Some of the installations suffer from being dwarfed by the impressive natural surroundings, reducing their initial impact, although closer inspection reveals welcome moments for rest and meditation. Take Delhi-based artist Vibha Galhotra’s Future Fables, an oval shelter made from construction debris gathered in AlUla, which provides protection from the elements and allows visitors to walk inside its walls and even sit on benches. Or Basmah Felemban’s Murmur of Pebbles, almost hidden from sight as it blends into the crock behind it but which on closer inspection discloses hidden carvings in the oversized black pebbles that are scattered around the central stone – a smooth structure save for the wide grooves in its sides and for the fact that it seems to have been cut up and put back together again.

The only work which risks being overlooked, with only a signpost to indicate that there is something to experience, is Tarek Atoui’s The Water Song. To the naked eye, the installation looks like a series of pipes that have been discarded in a gully of the valley. But if one happens to walk by at the right moment, the valley begins to rumble and shake, as sound emitted from the pipes echoes across the surrounding rocky walls. It is a deceptively simple installation, yet deeply impactful.

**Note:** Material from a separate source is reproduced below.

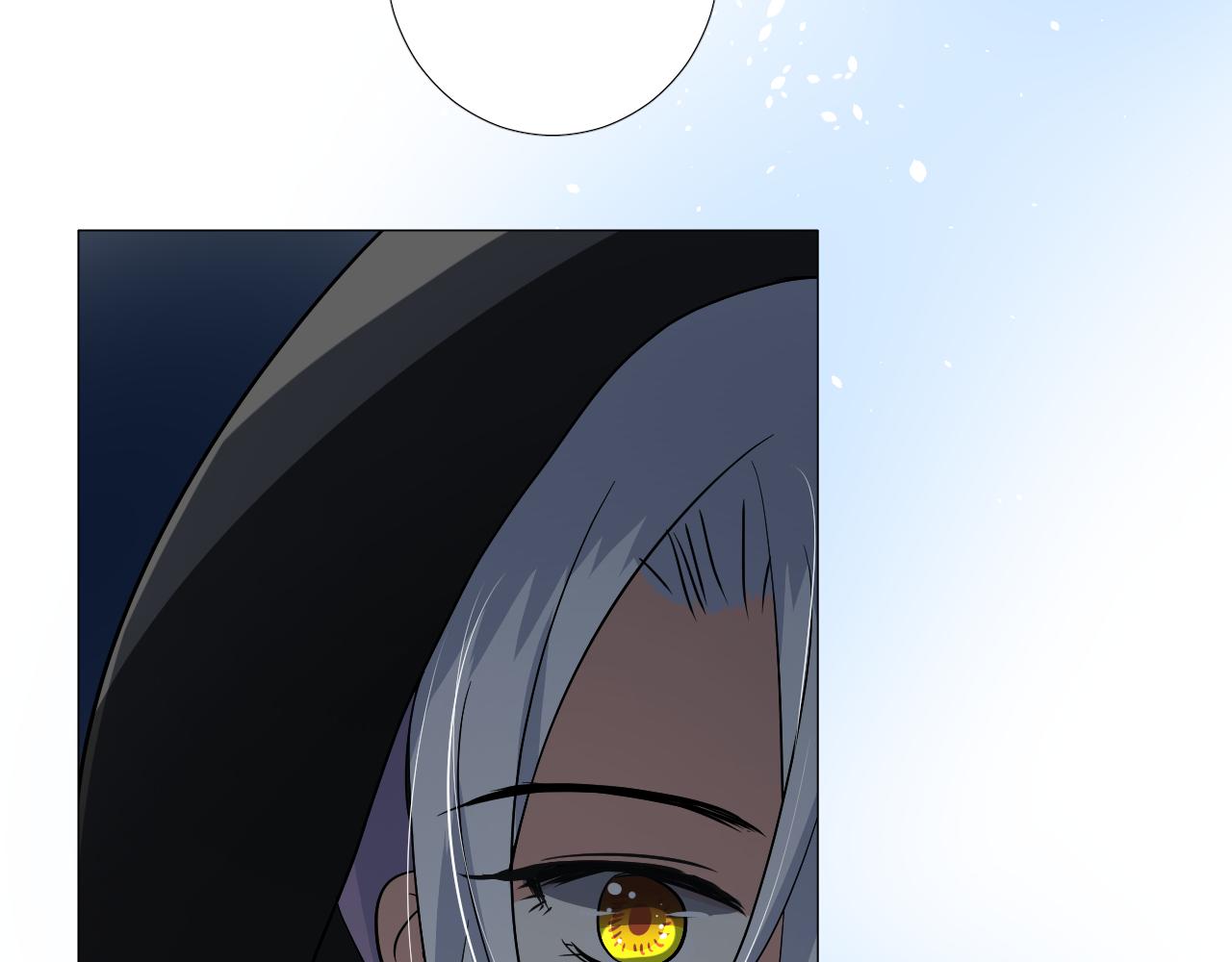 第78话 完结篇 邀请14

Water Song demands attention, the sonic volume making it impossible to speak – one simply stands there, mesmerised by Atoui’s harnessing of the desert environment to play on the senses.

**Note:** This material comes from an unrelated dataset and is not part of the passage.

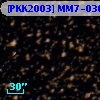 [PKK2003] MM7-0303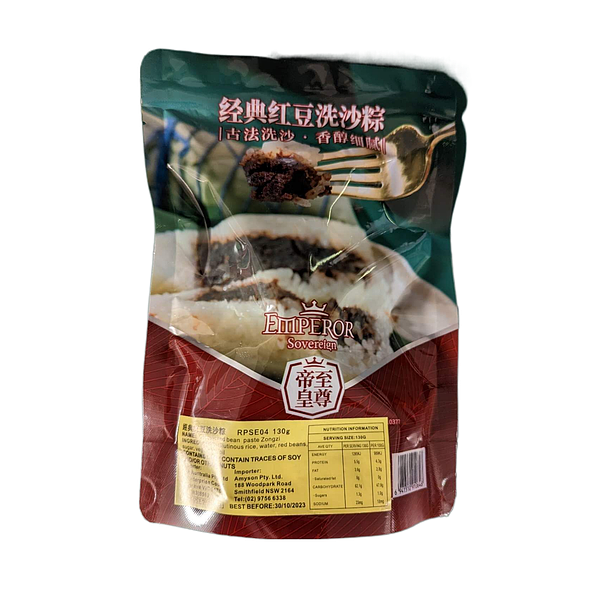 lm_image___2zfov swiper-item-image___2SBSc cover___2hGtr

The importance of paying attention to the specificity of place when conceiving large-scale land art is nowhere more apparent than in the reconstruction by Agnes Denes of her famed The Living Pyramid, installed in the Daimumah Oasis, far away from the rest of the presentations. By using local plant species which will continue to grow over the course of this pyramid’s existence, she has underlined the ephemeral yet constant character and rhythm of the desert environment.
While this year’s Desert X AlUla offers ample opportunity to engage with the desert landscape and to escape into each artist’s dreamland, it also reveals that impact does not have to be managed purely through sheer scale and competition with the landscape. The impressive AlUla canyons have always encouraged artists to think bigger, whether in terms of size or concept, but this year’s edition is one of pleasant if not always memorable encounters – perhaps highlighting how success in the realm of land art will always require an additional degree of finesse and carefully considered originality.